Problems to work on:
a) Decide whether each statement below agrees with the excerpt on forming vanadium thin films. For each one, answer yes or no and quote the words from the excerpt that decide it. (i) The deposition process may be performed at temperatures from 50° C. to 700° C. (ii) The carrier gas is heavier than the vanadium precursor compound. (iii) Ammonia is given as an example of a reaction gas containing oxygen.
b) Write the next part of the excerpt on forming vanadium thin films, picking up after its final sentence.

== Page excerpt ==

Hereinafter, a method of forming a thin film containing vanadium according to an embodiment of the present disclosure will be described in detail. The method of forming the thin film containing vanadium uses the above-described vanadium precursor compound, and the duplicated description related to the vanadium precursor compound will be omitted.

In the method of forming the thin film containing vanadium according to an embodiment of the present disclosure, a thin film is deposited on a substrate through a deposition process using a vanadium precursor compound represented by Chemical Formula 1 or 2.

The deposition process may be performed by an atomic layer deposition (ALD) process or a chemical vapor deposition (CVD) process, for example, a metal organic chemical vapor deposition (MOCVD) process.

For example, the deposition process may be performed at 50° C. to 700° C. Within the range, the stability of the compound is not reduced, and a thin film with uniform physical properties may be formed.

Hereinafter, the deposition process will be described in detail.

First, the vanadium precursor compound represented by Chemical Formula 1 or 2 is transferred onto the substrate. For example, the vanadium precursor compound may be supplied onto the substrate by a bubbling method, a vapor phase mass flow controller method, a direct gas injection (DGI) method, a direct liquid injection (DLI) method, a liquid transfer method to be dissolved and transferred in an organic solvent, and the like.

If necessary, the vanadium precursor compound may be supplied with carrier gas or dilution gas.

The carrier gas has no reactivity with the vanadium precursor compound and is lighter than the vanadium precursor compound to easily transfer the vaporized vanadium precursor compound to a reaction chamber.

The dilution gas has no reactivity with the vanadium precursor compound, so as not to cause side reactions, and the flow rate thereof may be controlled to easily control the reaction such as a growth rate of a thin film, etc. For example, each of the carrier gas and the dilution gas may be at least one selected from argon (Ar), nitrogen (N₂), helium (He), and hydrogen (H₂).

For example, the vanadium precursor compound may be mixed with carrier gas or dilution gas containing at least one selected from argon (Ar), nitrogen (N₂), helium (He), and hydrogen (H₂) to be transferred onto the substrate by a bubbling method or a direct gas injection method.

In the deposition process for forming the thin film containing vanadium, the reaction gas may be supplied as needed. The reaction gas may be supplied in a step of depositing the thin film.

For example, the reaction gas may be used with at least one selected from gases containing oxygen, such as water vapor (H₂O), oxygen (O₂), ozone (O₃), and hydrogen peroxide (H₂O₂).

As another example, the reaction gas may be used with at least one selected from gases containing nitrogen, such as ammonia (NH₃), hydrazine (N₂H₄), nitrous oxide (N₂O), and nitrogen (N₂).

After the vanadium precursor compound is supplied to the substrate, when energy such as thermal energy, plasma, or electrical bias is applied, a thin film containing vanadium is formed by a chemical reaction.

===
== Given information ==

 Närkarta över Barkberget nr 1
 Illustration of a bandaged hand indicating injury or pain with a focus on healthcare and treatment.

===
== Given information ==

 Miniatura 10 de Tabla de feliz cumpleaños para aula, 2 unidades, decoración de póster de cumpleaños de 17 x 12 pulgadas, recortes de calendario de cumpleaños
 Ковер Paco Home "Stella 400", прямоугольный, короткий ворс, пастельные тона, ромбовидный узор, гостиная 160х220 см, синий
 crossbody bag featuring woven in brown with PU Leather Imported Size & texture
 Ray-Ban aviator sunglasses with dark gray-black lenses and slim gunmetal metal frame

===

Results for each task:
a)
(i) Yes: "the deposition process may be performed at 50° C. to 700° C."
(ii) No: "is lighter than the vanadium precursor compound"
(iii) No: "gases containing nitrogen, such as ammonia (NH₃)"

b)
When the thin film having a desired thickness is formed, the method may include purging a reaction chamber with inert gas such as argon (Ar), nitrogen (N₂), helium (He), and/or hydrogen (H₂) to remove any precursor compounds, reaction gases, etc. that remain unreacted.

The thin film containing vanadium manufactured by the method of forming the thin film according to an embodiment of the present disclosure may effectively reduce the amount of impurities such as carbon, thereby providing a high-quality thin film.

Hereinafter, a vanadium precursor compound according to the present disclosure will be described in more detail through the following Examples. However, these Examples are only presented to aid the understanding of the present disclosure, and the present disclosure is not limited to the following Examples.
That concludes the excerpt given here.